Particle T8 is after the first distance “a” not reflected, because on these place the structure is destroyed. It fly wider.
The first step is ended with the reflection in knot of plane 7.
Now begin the second step. From knot in plane 7 fly a particle to the knot in plane 6 and another particle to the knot in plane 8. T8 cover its 2. distance „a“. The second step is to end with the reflection in knot in plane 6. But the particle, what is fly in the direction to plane 8, is not reflected, with that is the knot in plane 7 destructed too.
In the third step cover T8 its 3. distance “a” and from knot in plane 6 arrive one particle at the knot in plane 5 and another particle at the knot in plane 7.
Because these is destructed, are not a reflection and with that is the knot in plane 6 destructed too.
The third step end with the reflection at the knot in plane 5.
In the fourth step cover T8 its 4. distance “a” and from knot 5 arrive one particle to knot in plane 4 and another particle to knot in plane 6, where not is a reflection and with that is the knot in plane 5 destructed too.
The fourth step end with the reflection in knot in plane 4.
In the fifth step cover T8 its 5. distance “a” and from knot in plane 4 arrive one particle to the knot in plane 3 and another particle to the knot in plane 5, where not is a reflection and with that is the knot in plane 4 destructed too.
The fifth step end with the reflection in knot in plane 3.
In the sixth step cover T8 its 6. distance “a” and from knot in plane 3 arrive one particle to the knot in plane 2 and another particle to the knot in plane 4, where not is a reflection and with that is the knot in plane 3 destructed too.
The sixth step end with the reflection in knot in plane 2.
With that the particle T2 start its flight in the same direction as particle T8.
Its remainder to them is above additional the distance of the structure between plane 8 and plane 2. It is:
The distance between T8 and T2 and with that is also: .
2.2-3
Now it is necessary to determine “a”. The spatial extension of the structure connected certainly with the middle distance of two particles in the cosmos.
The distance a shall therefore estimated from the middle distance of two particles . Here is assumed, that be valid for the structure of a proton the middle distance of particle too.
In the structure above (Fig. 2.2-1) moved the particles from one knot of meet by the distance “a” to the next knot of meet and back (Fig. 2.2-3).
Fig. 2.2-3: Particles moved to a knot of a tetrahedron, there is here mutual distance 0 (nearly).
(A marked particle meet in a knot three particles, after its flight back then meet with three another particles.)
How is to estimate the distance a, if the middle distance of the particles shall and the particles fly to and from the knots?
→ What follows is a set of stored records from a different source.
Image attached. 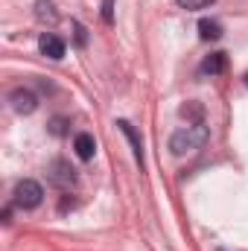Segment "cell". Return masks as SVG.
<instances>
[{
    "instance_id": "52a82bcc",
    "label": "cell",
    "mask_w": 248,
    "mask_h": 251,
    "mask_svg": "<svg viewBox=\"0 0 248 251\" xmlns=\"http://www.w3.org/2000/svg\"><path fill=\"white\" fill-rule=\"evenodd\" d=\"M73 149H76V155H79L82 161H91L94 152H97V140H94L91 134H79V137L73 140Z\"/></svg>"
},
{
    "instance_id": "9c48e42d",
    "label": "cell",
    "mask_w": 248,
    "mask_h": 251,
    "mask_svg": "<svg viewBox=\"0 0 248 251\" xmlns=\"http://www.w3.org/2000/svg\"><path fill=\"white\" fill-rule=\"evenodd\" d=\"M35 15H38V21H50V24H56V6H53V0H38L35 3Z\"/></svg>"
},
{
    "instance_id": "6da1fadb",
    "label": "cell",
    "mask_w": 248,
    "mask_h": 251,
    "mask_svg": "<svg viewBox=\"0 0 248 251\" xmlns=\"http://www.w3.org/2000/svg\"><path fill=\"white\" fill-rule=\"evenodd\" d=\"M207 137H210V131H207V126L204 123H193L187 126V128H178L173 137H170V152L173 155H190V152H196V149H201L204 143H207Z\"/></svg>"
},
{
    "instance_id": "277c9868",
    "label": "cell",
    "mask_w": 248,
    "mask_h": 251,
    "mask_svg": "<svg viewBox=\"0 0 248 251\" xmlns=\"http://www.w3.org/2000/svg\"><path fill=\"white\" fill-rule=\"evenodd\" d=\"M9 102H12V108H15L18 114H32V111L38 108V97H35L32 91H26V88H15V91L9 94Z\"/></svg>"
},
{
    "instance_id": "8992f818",
    "label": "cell",
    "mask_w": 248,
    "mask_h": 251,
    "mask_svg": "<svg viewBox=\"0 0 248 251\" xmlns=\"http://www.w3.org/2000/svg\"><path fill=\"white\" fill-rule=\"evenodd\" d=\"M198 35H201V41H219L222 38V24L210 21V18H201L198 21Z\"/></svg>"
},
{
    "instance_id": "4fadbf2b",
    "label": "cell",
    "mask_w": 248,
    "mask_h": 251,
    "mask_svg": "<svg viewBox=\"0 0 248 251\" xmlns=\"http://www.w3.org/2000/svg\"><path fill=\"white\" fill-rule=\"evenodd\" d=\"M246 88H248V73H246Z\"/></svg>"
},
{
    "instance_id": "3957f363",
    "label": "cell",
    "mask_w": 248,
    "mask_h": 251,
    "mask_svg": "<svg viewBox=\"0 0 248 251\" xmlns=\"http://www.w3.org/2000/svg\"><path fill=\"white\" fill-rule=\"evenodd\" d=\"M47 173H50V181H53L56 187L67 190V187H73V184H76V170H73L67 161H53Z\"/></svg>"
},
{
    "instance_id": "7a4b0ae2",
    "label": "cell",
    "mask_w": 248,
    "mask_h": 251,
    "mask_svg": "<svg viewBox=\"0 0 248 251\" xmlns=\"http://www.w3.org/2000/svg\"><path fill=\"white\" fill-rule=\"evenodd\" d=\"M41 199H44V190H41L38 181H32V178L18 181V187H15V204H18V207L32 210V207L41 204Z\"/></svg>"
},
{
    "instance_id": "30bf717a",
    "label": "cell",
    "mask_w": 248,
    "mask_h": 251,
    "mask_svg": "<svg viewBox=\"0 0 248 251\" xmlns=\"http://www.w3.org/2000/svg\"><path fill=\"white\" fill-rule=\"evenodd\" d=\"M117 126H120V131H123L125 137L131 140V146H134V155H137V161H143V143H140V137H137V131H134L131 126L125 123V120H120Z\"/></svg>"
},
{
    "instance_id": "5b68a950",
    "label": "cell",
    "mask_w": 248,
    "mask_h": 251,
    "mask_svg": "<svg viewBox=\"0 0 248 251\" xmlns=\"http://www.w3.org/2000/svg\"><path fill=\"white\" fill-rule=\"evenodd\" d=\"M38 50H41V56L59 62V59L64 56V41L59 38V35H53V32H44V35L38 38Z\"/></svg>"
},
{
    "instance_id": "7c38bea8",
    "label": "cell",
    "mask_w": 248,
    "mask_h": 251,
    "mask_svg": "<svg viewBox=\"0 0 248 251\" xmlns=\"http://www.w3.org/2000/svg\"><path fill=\"white\" fill-rule=\"evenodd\" d=\"M102 21L105 24L114 21V0H102Z\"/></svg>"
},
{
    "instance_id": "ba28073f",
    "label": "cell",
    "mask_w": 248,
    "mask_h": 251,
    "mask_svg": "<svg viewBox=\"0 0 248 251\" xmlns=\"http://www.w3.org/2000/svg\"><path fill=\"white\" fill-rule=\"evenodd\" d=\"M225 67H228V56H225V53H210V56L201 62V73L216 76V73H225Z\"/></svg>"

In the knots they have nearly the distance 0 one with another, in moving from knot grow the distance and at the moving to the another knot the distance reduced and final it is (nearly) 0 anew. Because the particles fly from knot and back, they removed the first distance a/2 and they neared in the second distance a/2 each other. They have consequently at a/2 the maximal distance each other. This maximal distance signet as “x”. It is to see in fig. 2.2-4.
Fig. 2.2-4 Construction of the maximal distance of two particles each other.
From the triangle ABC in fig. 2.2-4 result on base of resemblance at triangles:
2.2-4
and from these the maximal distance x: 2.2-5
(Note: In the carrying out of 2003 was falsely assumed the maximal distance as g and not as g/2).
The middle distance is therefore between 0 in the meeting point and the maximal distance at a/2.
2.2-6
In a tetrahedron is the distance g:
2.2-7
With that follow: 2.2-8
As above assumed, shall be valid for the structure of a proton the middle distance for particles too.
With 2.2-9
follow 2.2-10
and after shifting 2.2-11
With that is a calculable.
Now can from equation above calculate the . 2.2-12
2.2-13
With that follow from 2.2-14
2.2-15
mp0=1.637*10-27 kg instead of 1.673*10-27 kg; deviation: -2.15%
2.2-16
Here lead the correction of λmax (and therefore ∆λ∆n=1 too) as at the electron too and the correction for the [middle distance] in the structure of the tetrahedron of the proton to a distinct improvement of the exactness in front to the results of 2003. As was the deviation in 2003 at +33%.